Sein Renommee und sein Verhandlungsgeschick brachten Costello einen angeblich sagenhaft dotierten Vertrag mit Universal, auf deren diversen Labels er changierend seine Alben veröffentlichen konnte. 1998 erschienen Songs, die er mit Burt Bacharach geschrieben hat, auf „Painted From Memory“; 2001 produzierte er das Album „For The Stars“ für die schwedische Sopranistin Anne-Sofie von Otter, für das er die Lieder (Stücke von Brian Wilson, Tom Waits und Andersson/Ulvaeus neben, natürlich, eigenen Kompositionen) ausgewählt hatte.
2003 brachte Costello das Crooner-Album „North“ mit Liebesliedern heraus: Nach dem Ende seiner Ehe mit Cait O’Riordan hatte er sich in Diana Krall verliebt, mit der er heute verheiratet ist; sie leben mit ihren Kindern in Vancouver. Ein Jahr später erschienen „The Delivery Man“, eine vom amerikanischen Süden inspirierte Platte, und die orchestrale Ballettmusik „Il Sogno“. Die frühen Alben (auch der Warner-Jahre) legte Costello vielgestaltig, mit zusätzlichen Songs und umfangreichen Essays wieder auf – der Archivar und Enzyklopädist hat natürlich alles gesammelt und in der Erinnerung bewahrt. In New Orleans arbeitete er – nach dem verheerenden Hurrikan – mit Allen Toussaint an „The River In Reverse“ (2006), für das die beiden einige Songs schrieben. Unzufrieden mit der Rezeption und den Verkäufen seiner Werke, veröffentlichte Costello das lärmige „Momofuku“ 2008 zunächst auf Vinyl (dann aber doch auf CD).
Elvis Costellos Spätwerk hat man sich wahrscheinlich als erratisch vorzustellen
Cameo-Auftritte in Kinofilmen und Fernsehserien, auch eine Talk- und Musikshow in den USA und seine Version von Charles Aznavours „She“ für den Film „Notting Hill“ (1999) brachten Elvis Costello beständige Präsenz. Umtriebig unternahm er 2011 eine große Tournee mit dem „Spinning Wheel“, bei dem das Publikum an einem Glücksrad drehen und so die Songs bestimmen durfte – allerdings wurden die Teilnehmer dann in einem Tanzkäfig ausgestellt.

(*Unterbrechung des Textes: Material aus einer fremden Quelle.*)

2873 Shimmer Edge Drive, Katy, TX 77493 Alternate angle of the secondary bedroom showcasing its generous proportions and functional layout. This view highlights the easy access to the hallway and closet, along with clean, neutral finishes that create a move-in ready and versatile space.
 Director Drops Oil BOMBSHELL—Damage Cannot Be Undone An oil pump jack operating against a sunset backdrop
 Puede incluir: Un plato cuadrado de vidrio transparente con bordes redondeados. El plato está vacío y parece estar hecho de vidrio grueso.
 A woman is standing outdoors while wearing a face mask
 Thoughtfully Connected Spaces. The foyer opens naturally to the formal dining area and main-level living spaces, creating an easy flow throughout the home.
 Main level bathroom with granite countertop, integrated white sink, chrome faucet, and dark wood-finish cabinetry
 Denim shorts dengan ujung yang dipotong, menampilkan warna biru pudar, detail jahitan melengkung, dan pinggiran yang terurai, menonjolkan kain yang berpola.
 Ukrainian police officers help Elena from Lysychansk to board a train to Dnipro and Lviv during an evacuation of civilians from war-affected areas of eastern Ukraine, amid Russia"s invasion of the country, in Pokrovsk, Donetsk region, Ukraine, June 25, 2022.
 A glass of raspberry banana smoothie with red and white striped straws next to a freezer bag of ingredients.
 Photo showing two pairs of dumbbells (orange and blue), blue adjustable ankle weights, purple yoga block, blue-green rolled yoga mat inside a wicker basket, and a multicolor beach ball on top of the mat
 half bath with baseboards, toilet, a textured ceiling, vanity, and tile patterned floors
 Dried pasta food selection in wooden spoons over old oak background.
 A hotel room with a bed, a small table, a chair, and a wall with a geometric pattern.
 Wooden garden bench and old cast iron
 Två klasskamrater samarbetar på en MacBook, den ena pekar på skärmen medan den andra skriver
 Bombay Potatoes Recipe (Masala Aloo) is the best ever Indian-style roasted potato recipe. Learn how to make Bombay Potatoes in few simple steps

Neben Konzerten mit den Imposters (die Attractions-Musiker Steve Nieve und Pete Thomas sowie Bassist Davey Faragher) tritt Costello auch allein auf – an solchen Abenden unterzieht er sein Werk einer radikalen, atemnehmenden Remedur. Nachdem er zuletzt die Platte „Wise Up Ghost“ mit den Roots (und einigen Umarbeitungen alter Stücke) aufgenommen hatte, stand ein Projekt mit T Bone Burnett und Marcus Mumford bevor: Als The New Basement Tapes hatten sie Songtexte von Bob Dylan aus der Zeit mit The Band zu Liedern verarbeitet. Elvis Costellos Spätwerk hat man sich wahrscheinlich als erratisch vorzustellen.
Für einen bebrillten Außenseiter aus Paddington, der mit nasaler, brechender Stimme vorlaut seine Songs singt, ist Declan MacManus verdammt weit gekommen. Couldn’t call it unexpected.